▸ **Short exercise**
Write out each record below exactly as it appears, with no pictures.

——————————

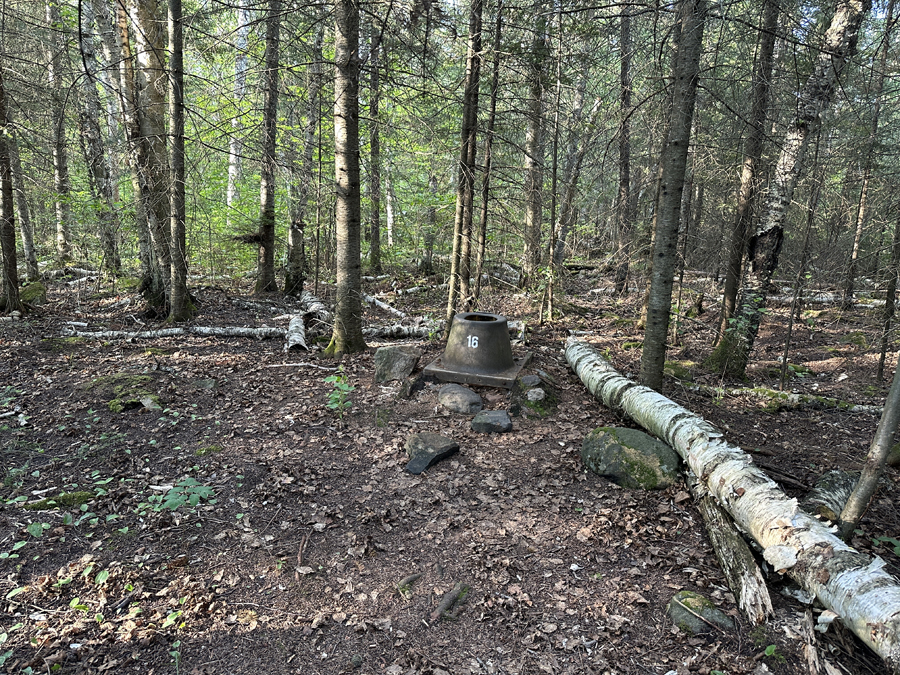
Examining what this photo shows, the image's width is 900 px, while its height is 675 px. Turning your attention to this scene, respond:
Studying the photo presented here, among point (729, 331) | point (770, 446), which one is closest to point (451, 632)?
point (770, 446)

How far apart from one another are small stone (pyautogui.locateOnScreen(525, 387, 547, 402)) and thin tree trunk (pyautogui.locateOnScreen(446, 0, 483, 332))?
2.12 meters

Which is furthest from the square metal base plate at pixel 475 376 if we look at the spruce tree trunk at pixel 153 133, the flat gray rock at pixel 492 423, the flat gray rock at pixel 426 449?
the spruce tree trunk at pixel 153 133

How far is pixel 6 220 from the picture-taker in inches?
318

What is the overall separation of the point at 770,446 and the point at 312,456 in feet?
16.8

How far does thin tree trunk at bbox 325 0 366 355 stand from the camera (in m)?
6.60

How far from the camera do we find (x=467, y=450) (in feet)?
17.3

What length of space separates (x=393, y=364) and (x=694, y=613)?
457 centimetres

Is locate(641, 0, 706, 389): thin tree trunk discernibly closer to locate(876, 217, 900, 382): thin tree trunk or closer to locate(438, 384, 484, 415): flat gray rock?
locate(438, 384, 484, 415): flat gray rock

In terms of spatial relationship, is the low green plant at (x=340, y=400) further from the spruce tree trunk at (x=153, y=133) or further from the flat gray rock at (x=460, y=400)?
the spruce tree trunk at (x=153, y=133)

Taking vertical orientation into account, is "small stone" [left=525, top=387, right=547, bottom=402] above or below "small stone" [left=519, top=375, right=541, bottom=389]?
below

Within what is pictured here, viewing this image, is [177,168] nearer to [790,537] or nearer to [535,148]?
[535,148]

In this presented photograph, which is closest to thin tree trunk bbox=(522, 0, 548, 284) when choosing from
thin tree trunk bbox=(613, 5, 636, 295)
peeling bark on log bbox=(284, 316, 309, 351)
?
thin tree trunk bbox=(613, 5, 636, 295)

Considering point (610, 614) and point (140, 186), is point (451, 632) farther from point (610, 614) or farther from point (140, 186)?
point (140, 186)

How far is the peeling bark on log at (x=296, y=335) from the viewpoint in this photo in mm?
7953
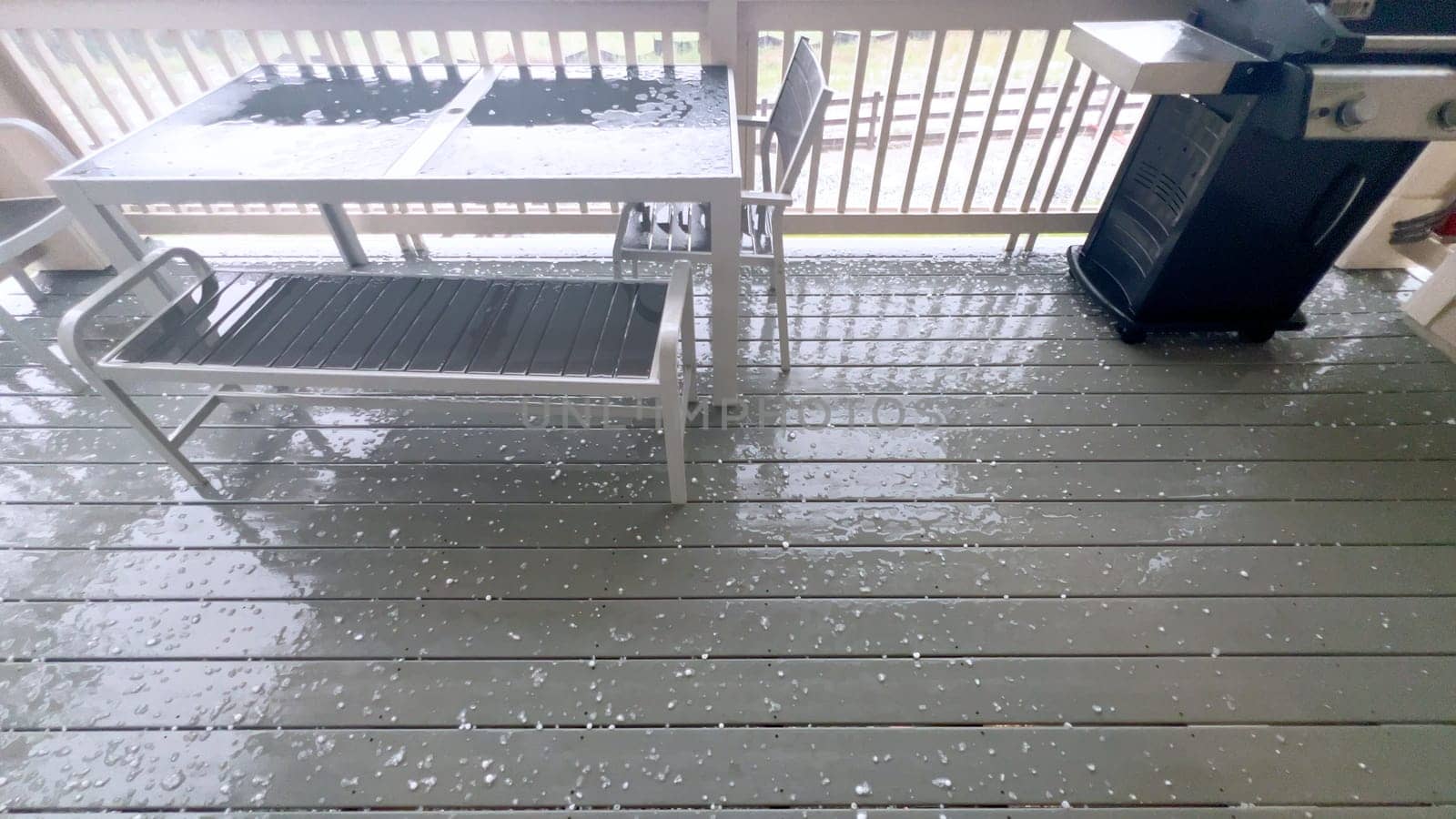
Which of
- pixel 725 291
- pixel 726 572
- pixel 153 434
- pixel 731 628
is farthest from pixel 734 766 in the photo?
pixel 153 434

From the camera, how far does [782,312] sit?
2016mm

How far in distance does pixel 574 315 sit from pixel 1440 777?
2.01 metres

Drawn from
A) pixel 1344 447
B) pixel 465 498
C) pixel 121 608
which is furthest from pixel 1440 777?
pixel 121 608

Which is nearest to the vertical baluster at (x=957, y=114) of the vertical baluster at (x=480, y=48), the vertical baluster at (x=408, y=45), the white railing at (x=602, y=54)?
the white railing at (x=602, y=54)

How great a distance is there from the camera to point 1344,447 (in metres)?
1.82

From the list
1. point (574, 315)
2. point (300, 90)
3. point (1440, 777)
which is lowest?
point (1440, 777)

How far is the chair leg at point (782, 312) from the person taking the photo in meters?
1.95

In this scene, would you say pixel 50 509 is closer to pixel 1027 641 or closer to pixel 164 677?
pixel 164 677

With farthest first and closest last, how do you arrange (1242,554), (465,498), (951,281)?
(951,281) < (465,498) < (1242,554)

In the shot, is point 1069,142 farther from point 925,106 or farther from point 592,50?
point 592,50

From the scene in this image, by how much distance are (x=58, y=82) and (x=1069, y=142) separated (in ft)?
11.6

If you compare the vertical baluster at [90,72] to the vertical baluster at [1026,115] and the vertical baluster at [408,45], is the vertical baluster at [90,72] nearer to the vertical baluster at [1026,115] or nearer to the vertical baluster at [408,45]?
the vertical baluster at [408,45]

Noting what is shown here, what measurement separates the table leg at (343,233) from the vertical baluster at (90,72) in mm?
759

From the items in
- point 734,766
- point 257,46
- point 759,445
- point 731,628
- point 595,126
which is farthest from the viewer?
point 257,46
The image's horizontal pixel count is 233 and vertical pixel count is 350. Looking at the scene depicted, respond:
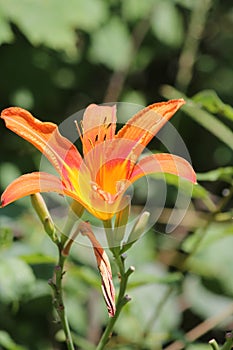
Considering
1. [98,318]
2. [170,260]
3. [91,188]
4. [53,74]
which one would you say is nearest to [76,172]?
[91,188]

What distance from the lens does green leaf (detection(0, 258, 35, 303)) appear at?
1780 mm

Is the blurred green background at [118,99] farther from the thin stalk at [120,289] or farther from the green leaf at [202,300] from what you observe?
the thin stalk at [120,289]

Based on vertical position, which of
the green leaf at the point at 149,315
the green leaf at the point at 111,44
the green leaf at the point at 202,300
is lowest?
the green leaf at the point at 202,300

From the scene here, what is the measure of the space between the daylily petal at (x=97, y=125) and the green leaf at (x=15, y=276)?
21.5 inches

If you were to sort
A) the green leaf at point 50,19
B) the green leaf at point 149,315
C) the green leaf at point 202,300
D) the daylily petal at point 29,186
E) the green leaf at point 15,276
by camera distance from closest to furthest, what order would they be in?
the daylily petal at point 29,186
the green leaf at point 15,276
the green leaf at point 149,315
the green leaf at point 50,19
the green leaf at point 202,300

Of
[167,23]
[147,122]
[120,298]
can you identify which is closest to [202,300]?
[167,23]

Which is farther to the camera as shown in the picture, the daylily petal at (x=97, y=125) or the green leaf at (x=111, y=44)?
the green leaf at (x=111, y=44)

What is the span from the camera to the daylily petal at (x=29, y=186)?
115cm

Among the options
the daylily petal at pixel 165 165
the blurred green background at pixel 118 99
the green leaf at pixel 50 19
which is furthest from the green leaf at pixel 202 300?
the daylily petal at pixel 165 165

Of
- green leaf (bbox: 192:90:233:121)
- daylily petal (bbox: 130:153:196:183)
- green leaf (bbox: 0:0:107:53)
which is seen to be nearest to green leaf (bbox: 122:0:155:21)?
green leaf (bbox: 0:0:107:53)

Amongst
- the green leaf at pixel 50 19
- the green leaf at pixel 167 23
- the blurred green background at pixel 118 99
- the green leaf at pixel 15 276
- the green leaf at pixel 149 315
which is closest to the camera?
the green leaf at pixel 15 276

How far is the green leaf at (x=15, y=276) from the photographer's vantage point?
178 cm

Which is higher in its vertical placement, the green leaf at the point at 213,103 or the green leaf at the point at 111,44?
the green leaf at the point at 213,103

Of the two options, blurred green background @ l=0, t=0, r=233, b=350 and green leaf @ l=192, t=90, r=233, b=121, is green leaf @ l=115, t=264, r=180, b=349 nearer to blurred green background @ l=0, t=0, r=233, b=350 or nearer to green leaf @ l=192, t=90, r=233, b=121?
blurred green background @ l=0, t=0, r=233, b=350
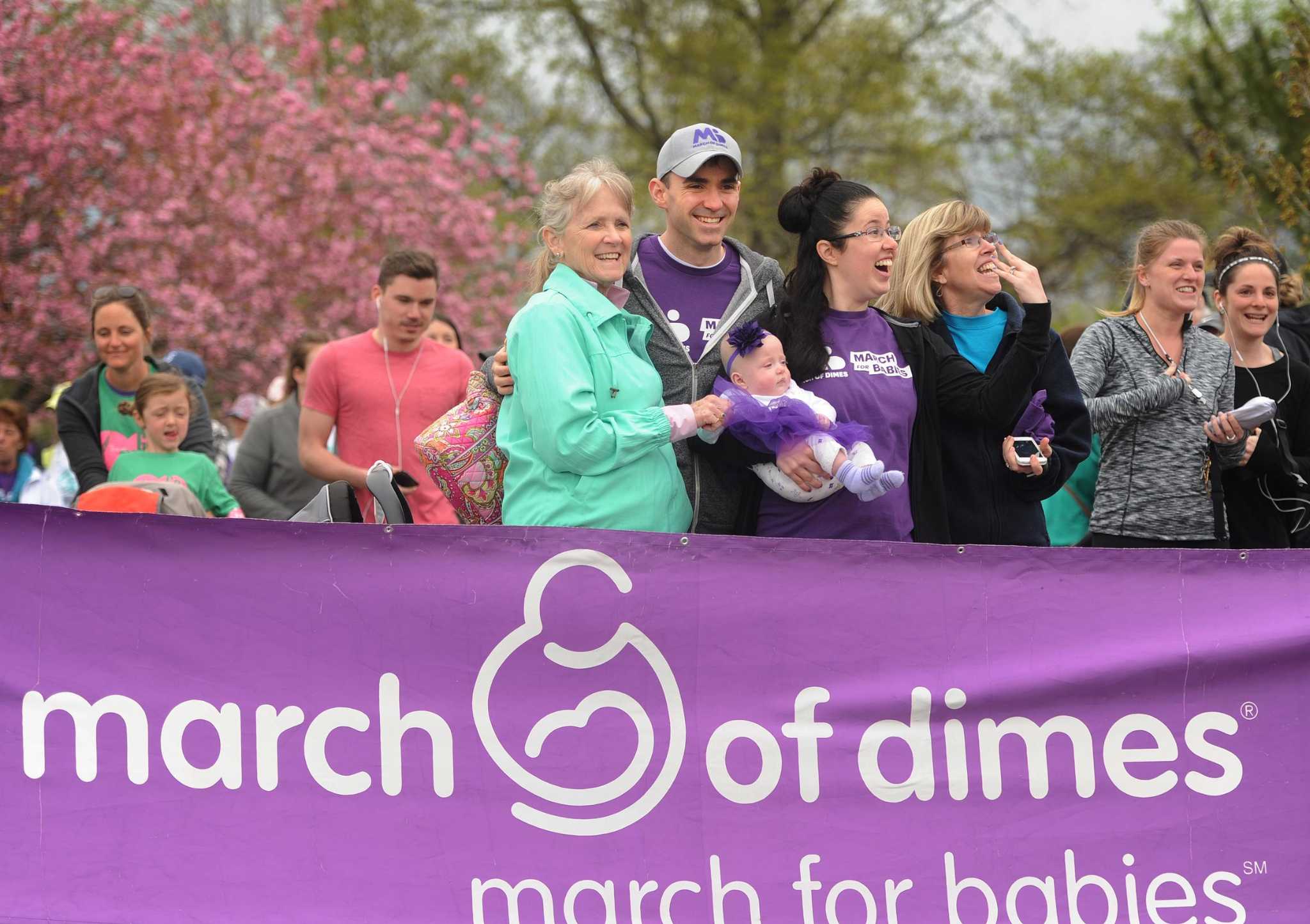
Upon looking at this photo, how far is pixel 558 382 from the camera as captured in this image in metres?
4.14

——————————

▸ **Problem solution**
Examining what this photo shows, the image's width is 900 px, while its height is 675 px. Turning your attention to this scene, respond:
Studying the photo presented here, among point (729, 331) | point (770, 446), which one is closest to point (451, 632)?
point (770, 446)

How far apart from one another are small stone (pyautogui.locateOnScreen(525, 387, 547, 402)) and thin tree trunk (pyautogui.locateOnScreen(446, 0, 483, 332))?
2.12 meters

Which is furthest from the square metal base plate at pixel 475 376 if we look at the spruce tree trunk at pixel 153 133, the flat gray rock at pixel 492 423, the flat gray rock at pixel 426 449?
the spruce tree trunk at pixel 153 133

How far is pixel 6 220 from the picture-taker in inches?
318

What is the overall separation of the point at 770,446 and the point at 312,456 in feet?
16.8

How far does thin tree trunk at bbox 325 0 366 355 stand from the camera (in m)?
6.60

How far from the camera do we find (x=467, y=450) (in feet)?
17.3

What length of space separates (x=393, y=364) and (x=694, y=613)?
457 centimetres

Is locate(641, 0, 706, 389): thin tree trunk discernibly closer to locate(876, 217, 900, 382): thin tree trunk or closer to locate(438, 384, 484, 415): flat gray rock?
locate(438, 384, 484, 415): flat gray rock

In terms of spatial relationship, is the low green plant at (x=340, y=400) further from the spruce tree trunk at (x=153, y=133) or further from the flat gray rock at (x=460, y=400)?
the spruce tree trunk at (x=153, y=133)

Taking vertical orientation into account, is "small stone" [left=525, top=387, right=547, bottom=402] above or below "small stone" [left=519, top=375, right=541, bottom=389]?
below

Within what is pictured here, viewing this image, is [177,168] nearer to [790,537] or nearer to [535,148]?
[535,148]

In this presented photograph, which is closest to thin tree trunk bbox=(522, 0, 548, 284) when choosing from
thin tree trunk bbox=(613, 5, 636, 295)
peeling bark on log bbox=(284, 316, 309, 351)
?
thin tree trunk bbox=(613, 5, 636, 295)

Considering point (610, 614) and point (140, 186), is point (451, 632) farther from point (610, 614) or farther from point (140, 186)?
point (140, 186)

How far is the peeling bark on log at (x=296, y=335) from the viewpoint in this photo in mm?
7953
Which of
- pixel 725 291
- pixel 726 572
- pixel 153 434
- pixel 731 628
is farthest from pixel 734 766 in the photo?
pixel 153 434

From the camera, how far does [782,312] sit?
2016mm

How far in distance does pixel 574 315 sit from pixel 1440 777?
2.01 metres

Drawn from
A) pixel 1344 447
B) pixel 465 498
C) pixel 121 608
which is furthest from pixel 1440 777?
pixel 121 608

Which is nearest to the vertical baluster at (x=957, y=114) of the vertical baluster at (x=480, y=48), the vertical baluster at (x=408, y=45), the white railing at (x=602, y=54)?
the white railing at (x=602, y=54)

How great a distance is there from the camera to point 1344,447 (in metres)?
1.82

From the list
1. point (574, 315)
2. point (300, 90)
3. point (1440, 777)
which is lowest?
point (1440, 777)

How far is the chair leg at point (782, 312) from the person taking the photo in meters?
1.95

In this scene, would you say pixel 50 509 is closer to pixel 1027 641 or closer to pixel 164 677?
pixel 164 677

With farthest first and closest last, how do you arrange (1242,554), (465,498), (951,281)?
(951,281) < (465,498) < (1242,554)

In the shot, is point 1069,142 farther from point 925,106 or farther from point 592,50?
point 592,50

From the scene in this image, by how much distance are (x=58, y=82) and (x=1069, y=142) separated (in ft)?
11.6

If you compare the vertical baluster at [90,72] to the vertical baluster at [1026,115] and the vertical baluster at [408,45], is the vertical baluster at [90,72] nearer to the vertical baluster at [1026,115] or nearer to the vertical baluster at [408,45]?
the vertical baluster at [408,45]

Noting what is shown here, what measurement separates the table leg at (343,233) from the vertical baluster at (90,72) in mm?
759

From the items in
- point 734,766
- point 257,46
- point 759,445
- point 731,628
- point 595,126
which is farthest from the viewer?
point 257,46
The image's horizontal pixel count is 233 and vertical pixel count is 350. Looking at the scene depicted, respond:
Considering
1. [98,318]
2. [170,260]
3. [91,188]
4. [53,74]
which one would you say is nearest to [76,172]?
[91,188]

What distance from the lens does green leaf (detection(0, 258, 35, 303)) appear at?
1780 mm

Is the blurred green background at [118,99] farther from the thin stalk at [120,289] or farther from the green leaf at [202,300] from what you observe?
the thin stalk at [120,289]

Based on vertical position, which of
the green leaf at the point at 149,315
the green leaf at the point at 111,44
the green leaf at the point at 202,300
is lowest?
the green leaf at the point at 202,300

From the scene here, what is the measure of the space between the daylily petal at (x=97, y=125) and the green leaf at (x=15, y=276)?
21.5 inches

If you were to sort
A) the green leaf at point 50,19
B) the green leaf at point 149,315
C) the green leaf at point 202,300
D) the daylily petal at point 29,186
E) the green leaf at point 15,276
by camera distance from closest to furthest, what order would they be in?
the daylily petal at point 29,186
the green leaf at point 15,276
the green leaf at point 149,315
the green leaf at point 50,19
the green leaf at point 202,300

Of
[167,23]
[147,122]
[120,298]
can you identify which is closest to [202,300]?
[167,23]

Which is farther to the camera as shown in the picture, the daylily petal at (x=97, y=125) or the green leaf at (x=111, y=44)?
the green leaf at (x=111, y=44)

What is the span from the camera to the daylily petal at (x=29, y=186)?
115cm

Among the options
the daylily petal at pixel 165 165
the blurred green background at pixel 118 99
the green leaf at pixel 50 19
which is furthest from the green leaf at pixel 202 300?
the daylily petal at pixel 165 165

Of
- green leaf (bbox: 192:90:233:121)
- daylily petal (bbox: 130:153:196:183)
- green leaf (bbox: 0:0:107:53)
which is seen to be nearest to green leaf (bbox: 122:0:155:21)?
green leaf (bbox: 0:0:107:53)

Amongst
- the green leaf at pixel 50 19
- the green leaf at pixel 167 23
- the blurred green background at pixel 118 99
- the green leaf at pixel 15 276
- the green leaf at pixel 149 315
which is closest to the camera?
the green leaf at pixel 15 276

How far is the green leaf at (x=15, y=276) from the photographer's vantage point?
178 cm

Which is higher in its vertical placement, the green leaf at the point at 213,103 or the green leaf at the point at 111,44?
the green leaf at the point at 213,103

Of the two options, blurred green background @ l=0, t=0, r=233, b=350 and green leaf @ l=192, t=90, r=233, b=121, is green leaf @ l=115, t=264, r=180, b=349 nearer to blurred green background @ l=0, t=0, r=233, b=350 or nearer to green leaf @ l=192, t=90, r=233, b=121?
blurred green background @ l=0, t=0, r=233, b=350
Upon looking at this photo, how far is pixel 558 382 from the camera as captured in this image in metres?
4.14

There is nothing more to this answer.